One of these things was not like the other. Namely, me.
I was at Rappahannock alone at the end of a work day spent solely in my own company while all around me I could hear people talking about their days and, to a one, all their conversations centered around the annoying other people they work with.
Given the time, we were undoubtedly also all there for happy hour oysters, but I found myself surrounded by people answering the "How was your day?" question with their seatmate or mates, most sounding less than satisfied.
Without so much as glancing at the menus, I ordered my usual and sat back to watch others dissect their days, drink and eat oysters. It was easy to get lost in the minutiae.
Three trays of oysters headed to a four-top and I knew without looking that they'd all go to the worker bee males, leaving the buttoned-up looking woman to turn up her nose. Nearer to me, a guy thoughtfully ordered two beers and a dozen oysters in anticipation of his date's arrival. A guy at the bar sat patiently listening to a woman explain why she cares more about her customers than what her boss tells her to do.
Once the oyster trail opened up and trays of bivalves began appearing everywhere, I watched as the bar and nearby table populations got theirs while I was left still sipping my orgeat lemonade.
With nothing better to do, I discussed the greater brininess of Tangiers over Rappahannocks with a couple who were sure the Rapps were saltier (it's basic geography, do you understand which one is further east?), although they had a tendency to douse all of them in hot sauce which may have affected their judgement.
But it was when the couple near me got their second tray that I gave my affable bartender the "look" and he sheepishly assured me my Old Saltes would be up momentarily.
Mm-hmm, and Old Saltes take this much longer to be shucked? "Actually, they do have tougher shells..." he tried, trailing off.

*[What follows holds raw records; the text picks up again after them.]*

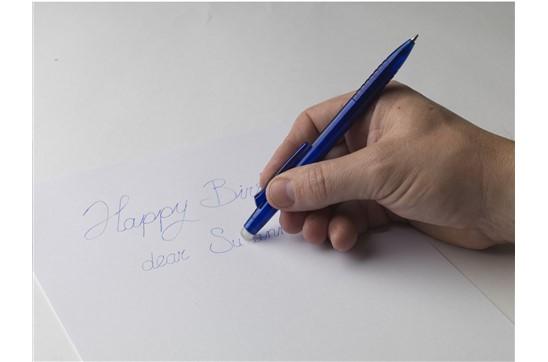 Magic Eraser Pen: Kugelschreiber mit löschbarer Tinte. Sie können den oberen Teil des Stifts verwe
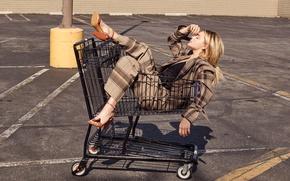 Картинка асфальт, солнце, поза, блондинка, костюм, туфли, тележка, пиджак, фотосессия, брюки, Chloe Moretz, InStyle, Хлоя Моретц, …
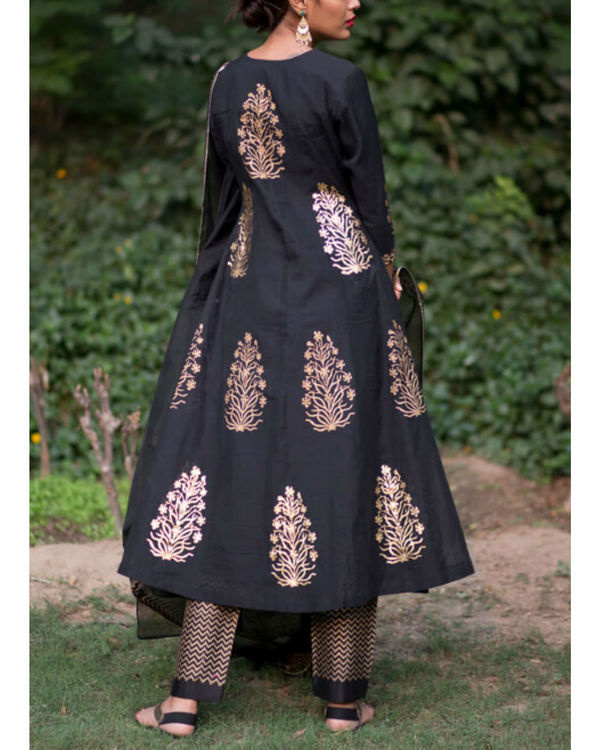 Ahilaya phool kurta set with black mughal bootah dupatta 2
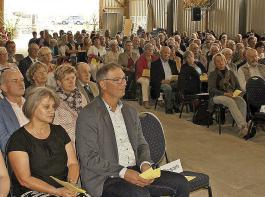 Die Erntedankfeier des BLHV zog mehrere hundert Besucher an. Im Vordergrund links Mitglieder der  Grißheimer Bauernfamilie Kaufmann, in deren Halle die Feier mit Gottesdienst stattfand.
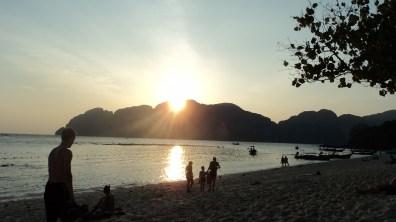 Long beach Phi Phi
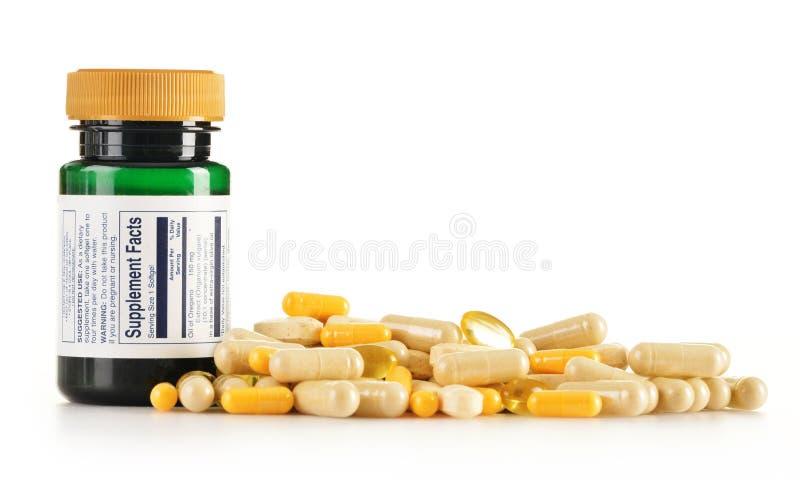 Cápsulas do suplemento dietético. Comprimidos da droga foto de stock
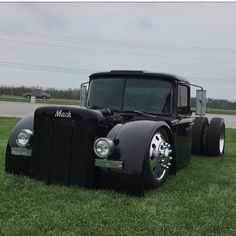 pictures of rat rod trucks Custom Pickup Trucks, Classic Pickup Trucks, Dually Trucks, Old Pickup Trucks, Mack Trucks, Hot Rod Trucks, Big Rig Trucks, Diesel Trucks, Cool Trucks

"You got all Old Saltes?" a guy asked incredulously, as if I'd ordered twelve salt licks. Everybody's got their preference, sir. Mine is to feel like a wave knocked me down and I came up with a mouthful of salt water. What's so wrong with that?
When the bartender came over to check on me, he didn't bother asking anything after I did nodded contentedly, just giving me the smile and saying, "Glad to hear it."

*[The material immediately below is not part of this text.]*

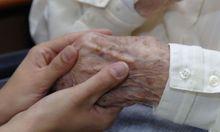 Mehr als 40.000 Minderjährige pflegen chronisch kranke Angehörige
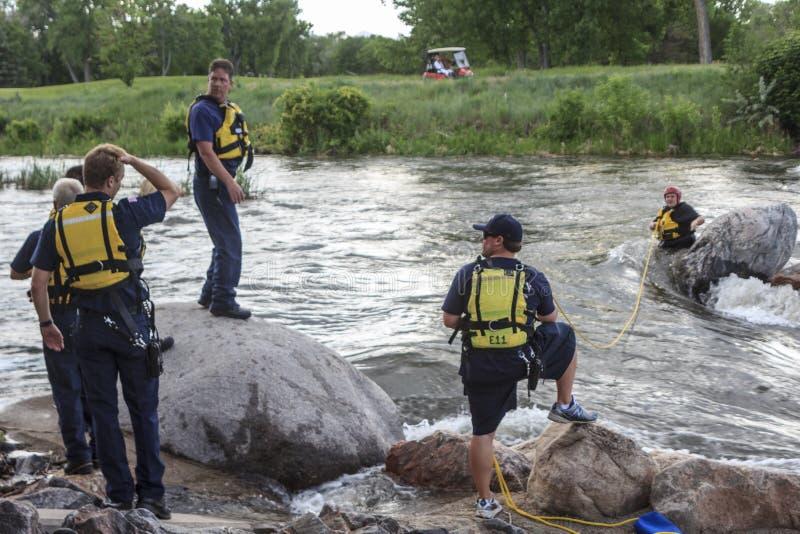 在河的水抢救 库存图片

Minutes before happy hour ended, he graciously inquired of everyone at the bar if they'd be needing more oysters, but I told him I thought a dozen would do it for one woman and he had to agree. It wasn't as if I'd worked up some big appetite writing by myself all day.
As luck would have it, sociability was addressed by a message from a musician friend awaiting me, inquiring if I wanted to meet for a drink before seeing Brunswick tonight. "Been too long!"

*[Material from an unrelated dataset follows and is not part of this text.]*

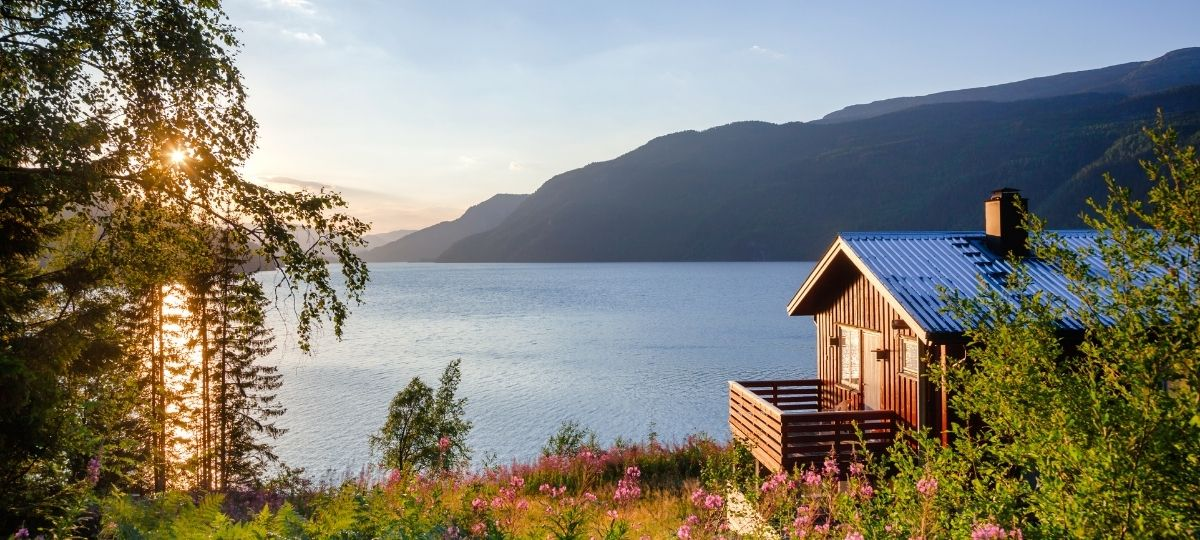 Ways To Decorate and Design a Lake House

I could be impressed that she'd somehow intuited that Balliceaux already was my final destination tonight or I could accept that she knows it was likely since we'd seen them together before, not that I haven't gone behind her back and seen them without her.
But not tonight.
Since I had a couple hours before she was to pick me up and I'd just finished reading Charlottesville resident Charles Shields' "Mockingbird: A Portrait of Harper Lee" last night, I figured I'd go start Martin Amis' memoir "Experience" on the balcony, at least until sunset, but it was too close to dusk and the mosquitoes were hungry.
Time to move the party inside.
I'd read about 40 pages when I heard her calling my actual name (so often, it's "Stellaaaa..."), brought her upstairs and, talking a mile a minute, left together for Balliceaux. Things immediately got deep on the drive over when she asked if I thought it was possible to keep romance alive in a long-term relationship.
Ever the optimist, I answered in the affirmative. She's determined to try.
All that was dashed once we were at the bar talking to a music-loving regular I know, one who admitted he liked some people solely because of how they looked. Did he mean women, I wondered.
"Well, yes, all the men look the same," he said with typical male tunnel vision. So he admitted to being shallow.
But he also insisted to us both that love comes and goes and sometimes we're glad when a relationship ends. She looked at me for reassurance of what I'd said in the car, but he was faster, making a toast.
"To love coming and going!" he said clinking glasses with us both. Talk about your Debbie Downer, I watched my friend's face sink as we abandoned him to find seats in the back.
With their standard 11 horns plus drums, bass and percussion, Brunswick delayed any further conversation with their high energy blast of originals and covers while a lone girl danced non-stop to whatever they played.
Touchingly, in honor of the passing of the one and only Gene Wilder, they played the "Willy Wonka" theme and, because they could, their version of Frank Ocean's "Super Rich Kids" from "Channel Orange."
Now that's range, kids.
Range! I hear that's exactly what you need if you want to keep love from coming and going. Full report to come.